**RECORDS SHOWN**.
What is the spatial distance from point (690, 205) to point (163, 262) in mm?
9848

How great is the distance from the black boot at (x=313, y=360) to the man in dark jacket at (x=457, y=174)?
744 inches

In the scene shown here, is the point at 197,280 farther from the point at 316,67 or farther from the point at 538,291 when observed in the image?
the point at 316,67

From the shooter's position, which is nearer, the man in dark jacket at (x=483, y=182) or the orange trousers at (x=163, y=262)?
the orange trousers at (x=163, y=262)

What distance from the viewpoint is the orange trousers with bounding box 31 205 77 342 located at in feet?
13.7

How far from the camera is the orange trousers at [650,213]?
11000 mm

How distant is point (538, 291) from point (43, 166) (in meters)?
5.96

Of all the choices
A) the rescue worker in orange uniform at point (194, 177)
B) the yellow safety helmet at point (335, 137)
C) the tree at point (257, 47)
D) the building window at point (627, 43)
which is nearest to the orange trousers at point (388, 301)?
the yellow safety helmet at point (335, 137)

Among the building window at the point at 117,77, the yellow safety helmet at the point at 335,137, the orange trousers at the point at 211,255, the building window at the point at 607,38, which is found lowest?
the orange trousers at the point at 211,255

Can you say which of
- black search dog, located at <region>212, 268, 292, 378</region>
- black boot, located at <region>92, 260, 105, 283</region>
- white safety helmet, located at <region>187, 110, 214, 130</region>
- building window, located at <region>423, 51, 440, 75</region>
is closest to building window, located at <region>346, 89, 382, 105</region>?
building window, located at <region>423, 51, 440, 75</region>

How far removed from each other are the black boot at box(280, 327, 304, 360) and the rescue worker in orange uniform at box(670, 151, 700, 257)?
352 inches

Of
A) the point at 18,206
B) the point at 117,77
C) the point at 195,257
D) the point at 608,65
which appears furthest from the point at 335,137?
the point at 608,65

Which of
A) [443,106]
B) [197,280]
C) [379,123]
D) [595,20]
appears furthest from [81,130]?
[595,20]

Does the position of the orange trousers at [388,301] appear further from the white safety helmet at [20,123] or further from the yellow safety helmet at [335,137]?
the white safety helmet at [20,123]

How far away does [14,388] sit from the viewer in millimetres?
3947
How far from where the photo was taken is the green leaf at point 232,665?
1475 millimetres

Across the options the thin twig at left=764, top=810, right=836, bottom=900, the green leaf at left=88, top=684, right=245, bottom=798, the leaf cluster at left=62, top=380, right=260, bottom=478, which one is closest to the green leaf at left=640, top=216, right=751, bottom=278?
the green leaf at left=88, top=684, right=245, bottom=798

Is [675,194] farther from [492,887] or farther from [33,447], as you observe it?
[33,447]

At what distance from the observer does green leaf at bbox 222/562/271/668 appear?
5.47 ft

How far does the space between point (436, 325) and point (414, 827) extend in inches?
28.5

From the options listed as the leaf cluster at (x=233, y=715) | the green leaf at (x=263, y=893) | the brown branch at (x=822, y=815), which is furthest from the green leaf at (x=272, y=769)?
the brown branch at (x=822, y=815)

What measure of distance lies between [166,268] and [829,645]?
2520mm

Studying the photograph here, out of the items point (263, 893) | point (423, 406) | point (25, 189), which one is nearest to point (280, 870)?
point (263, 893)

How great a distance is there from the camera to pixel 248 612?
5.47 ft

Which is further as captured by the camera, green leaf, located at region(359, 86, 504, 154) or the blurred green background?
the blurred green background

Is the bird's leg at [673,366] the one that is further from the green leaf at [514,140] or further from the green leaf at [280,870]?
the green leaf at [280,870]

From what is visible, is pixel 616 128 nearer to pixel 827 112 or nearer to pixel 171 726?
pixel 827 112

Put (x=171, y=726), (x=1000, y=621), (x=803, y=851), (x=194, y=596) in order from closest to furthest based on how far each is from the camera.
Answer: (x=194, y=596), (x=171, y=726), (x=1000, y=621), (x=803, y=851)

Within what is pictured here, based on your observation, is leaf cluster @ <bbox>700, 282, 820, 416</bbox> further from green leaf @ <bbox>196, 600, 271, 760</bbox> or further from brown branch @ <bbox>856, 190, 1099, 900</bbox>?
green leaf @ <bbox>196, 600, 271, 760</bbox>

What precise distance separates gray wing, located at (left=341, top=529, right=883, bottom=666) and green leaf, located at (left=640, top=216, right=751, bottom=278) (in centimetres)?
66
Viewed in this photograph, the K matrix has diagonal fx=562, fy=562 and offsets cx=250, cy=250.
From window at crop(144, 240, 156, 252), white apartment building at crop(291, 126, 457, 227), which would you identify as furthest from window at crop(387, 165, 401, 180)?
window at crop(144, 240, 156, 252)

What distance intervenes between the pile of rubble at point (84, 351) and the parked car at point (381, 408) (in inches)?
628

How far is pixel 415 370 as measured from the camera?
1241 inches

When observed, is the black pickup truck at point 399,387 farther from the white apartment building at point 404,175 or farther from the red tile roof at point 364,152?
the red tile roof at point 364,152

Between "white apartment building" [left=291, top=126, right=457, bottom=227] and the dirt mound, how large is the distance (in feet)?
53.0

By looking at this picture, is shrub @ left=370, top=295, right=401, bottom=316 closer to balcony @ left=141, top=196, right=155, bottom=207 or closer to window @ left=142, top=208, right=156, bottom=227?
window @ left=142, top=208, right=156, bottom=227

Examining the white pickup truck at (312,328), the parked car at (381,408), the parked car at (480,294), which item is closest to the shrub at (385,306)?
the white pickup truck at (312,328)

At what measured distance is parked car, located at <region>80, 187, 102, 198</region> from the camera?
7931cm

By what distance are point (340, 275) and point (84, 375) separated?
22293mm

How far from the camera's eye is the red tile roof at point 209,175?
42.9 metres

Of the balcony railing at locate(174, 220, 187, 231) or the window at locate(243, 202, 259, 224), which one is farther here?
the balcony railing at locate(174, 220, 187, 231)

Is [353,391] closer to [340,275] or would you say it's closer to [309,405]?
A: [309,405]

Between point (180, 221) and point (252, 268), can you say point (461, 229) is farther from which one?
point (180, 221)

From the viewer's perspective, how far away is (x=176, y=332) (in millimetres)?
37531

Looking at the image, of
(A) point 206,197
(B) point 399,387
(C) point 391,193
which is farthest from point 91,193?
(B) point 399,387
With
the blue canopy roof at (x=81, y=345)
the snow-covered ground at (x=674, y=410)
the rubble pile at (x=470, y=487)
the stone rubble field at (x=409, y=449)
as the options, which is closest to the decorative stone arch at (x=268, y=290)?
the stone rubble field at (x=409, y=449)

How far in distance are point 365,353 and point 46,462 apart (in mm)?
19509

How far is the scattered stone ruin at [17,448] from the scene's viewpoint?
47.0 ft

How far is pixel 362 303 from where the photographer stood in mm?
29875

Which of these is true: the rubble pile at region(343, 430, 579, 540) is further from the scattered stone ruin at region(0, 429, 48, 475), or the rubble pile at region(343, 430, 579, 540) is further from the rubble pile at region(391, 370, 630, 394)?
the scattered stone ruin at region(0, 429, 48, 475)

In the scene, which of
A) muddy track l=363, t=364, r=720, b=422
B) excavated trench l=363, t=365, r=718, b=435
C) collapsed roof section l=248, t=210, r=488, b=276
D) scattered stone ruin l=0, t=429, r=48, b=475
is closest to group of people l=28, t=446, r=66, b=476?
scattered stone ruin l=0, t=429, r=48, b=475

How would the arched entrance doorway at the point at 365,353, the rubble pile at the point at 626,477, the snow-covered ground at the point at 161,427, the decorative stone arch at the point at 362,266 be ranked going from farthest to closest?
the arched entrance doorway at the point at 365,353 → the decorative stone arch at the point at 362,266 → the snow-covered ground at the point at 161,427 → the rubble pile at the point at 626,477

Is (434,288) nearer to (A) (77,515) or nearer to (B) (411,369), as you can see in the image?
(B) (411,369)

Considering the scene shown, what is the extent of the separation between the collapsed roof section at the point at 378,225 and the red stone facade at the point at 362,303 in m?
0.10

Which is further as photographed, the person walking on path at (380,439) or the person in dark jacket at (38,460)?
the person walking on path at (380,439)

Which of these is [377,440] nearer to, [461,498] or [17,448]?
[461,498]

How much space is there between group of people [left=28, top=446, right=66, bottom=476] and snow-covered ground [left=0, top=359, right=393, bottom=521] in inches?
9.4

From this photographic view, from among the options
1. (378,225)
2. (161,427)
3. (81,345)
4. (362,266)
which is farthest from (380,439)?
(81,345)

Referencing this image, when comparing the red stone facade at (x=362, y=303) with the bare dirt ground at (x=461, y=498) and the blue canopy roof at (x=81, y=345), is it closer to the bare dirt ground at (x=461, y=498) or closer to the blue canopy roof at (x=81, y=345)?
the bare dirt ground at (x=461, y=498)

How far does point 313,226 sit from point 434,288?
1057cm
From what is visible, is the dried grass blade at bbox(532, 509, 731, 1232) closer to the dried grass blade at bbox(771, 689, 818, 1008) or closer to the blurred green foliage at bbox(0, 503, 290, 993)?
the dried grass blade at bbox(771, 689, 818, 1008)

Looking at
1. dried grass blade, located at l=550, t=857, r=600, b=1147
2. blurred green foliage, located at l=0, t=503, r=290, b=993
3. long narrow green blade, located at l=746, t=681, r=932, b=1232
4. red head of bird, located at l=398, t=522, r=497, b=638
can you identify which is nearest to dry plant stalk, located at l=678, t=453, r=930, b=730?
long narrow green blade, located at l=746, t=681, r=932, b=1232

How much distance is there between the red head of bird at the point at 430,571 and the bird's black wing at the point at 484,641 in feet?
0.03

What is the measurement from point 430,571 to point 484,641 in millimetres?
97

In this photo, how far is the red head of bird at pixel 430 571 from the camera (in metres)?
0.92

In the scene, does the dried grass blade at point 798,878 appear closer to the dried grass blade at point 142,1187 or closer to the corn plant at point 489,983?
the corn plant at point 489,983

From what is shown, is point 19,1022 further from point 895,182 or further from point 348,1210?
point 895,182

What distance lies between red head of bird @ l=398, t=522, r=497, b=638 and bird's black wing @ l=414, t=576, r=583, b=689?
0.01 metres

**EXERCISE DIRECTIONS**. Send back exactly the lines from the line with "Referencing this image, when" through the end of the records.

**EXERCISE SOLUTION**.
Referencing this image, when comparing the red stone facade at (x=362, y=303) with the bare dirt ground at (x=461, y=498) and the blue canopy roof at (x=81, y=345), is it closer to the bare dirt ground at (x=461, y=498) or closer to the blue canopy roof at (x=81, y=345)?
the bare dirt ground at (x=461, y=498)

How far does point 313,226 sit from point 434,288?
1057cm
From what is visible, is the dried grass blade at bbox(532, 509, 731, 1232) closer to the dried grass blade at bbox(771, 689, 818, 1008) or closer to the blurred green foliage at bbox(0, 503, 290, 993)?
the dried grass blade at bbox(771, 689, 818, 1008)

Looking at
1. dried grass blade, located at l=550, t=857, r=600, b=1147
2. blurred green foliage, located at l=0, t=503, r=290, b=993
3. long narrow green blade, located at l=746, t=681, r=932, b=1232
4. red head of bird, located at l=398, t=522, r=497, b=638
can you identify which is nearest to dry plant stalk, located at l=678, t=453, r=930, b=730?
long narrow green blade, located at l=746, t=681, r=932, b=1232

How much distance is there between the red head of bird at the point at 430,571 and the bird's black wing at the point at 484,641 in feet?
0.03

What is the measurement from point 430,571 to point 484,641 in millimetres?
97

In this photo, how far is the red head of bird at pixel 430 571 from the camera (in metres)?
0.92

In the scene, does the dried grass blade at point 798,878 appear closer to the dried grass blade at point 142,1187 or closer to the corn plant at point 489,983?
the corn plant at point 489,983

From what is shown, is point 19,1022 further from point 895,182 or further from point 348,1210?
point 895,182

What distance lies between red head of bird @ l=398, t=522, r=497, b=638 and bird's black wing @ l=414, t=576, r=583, b=689?
0.01 metres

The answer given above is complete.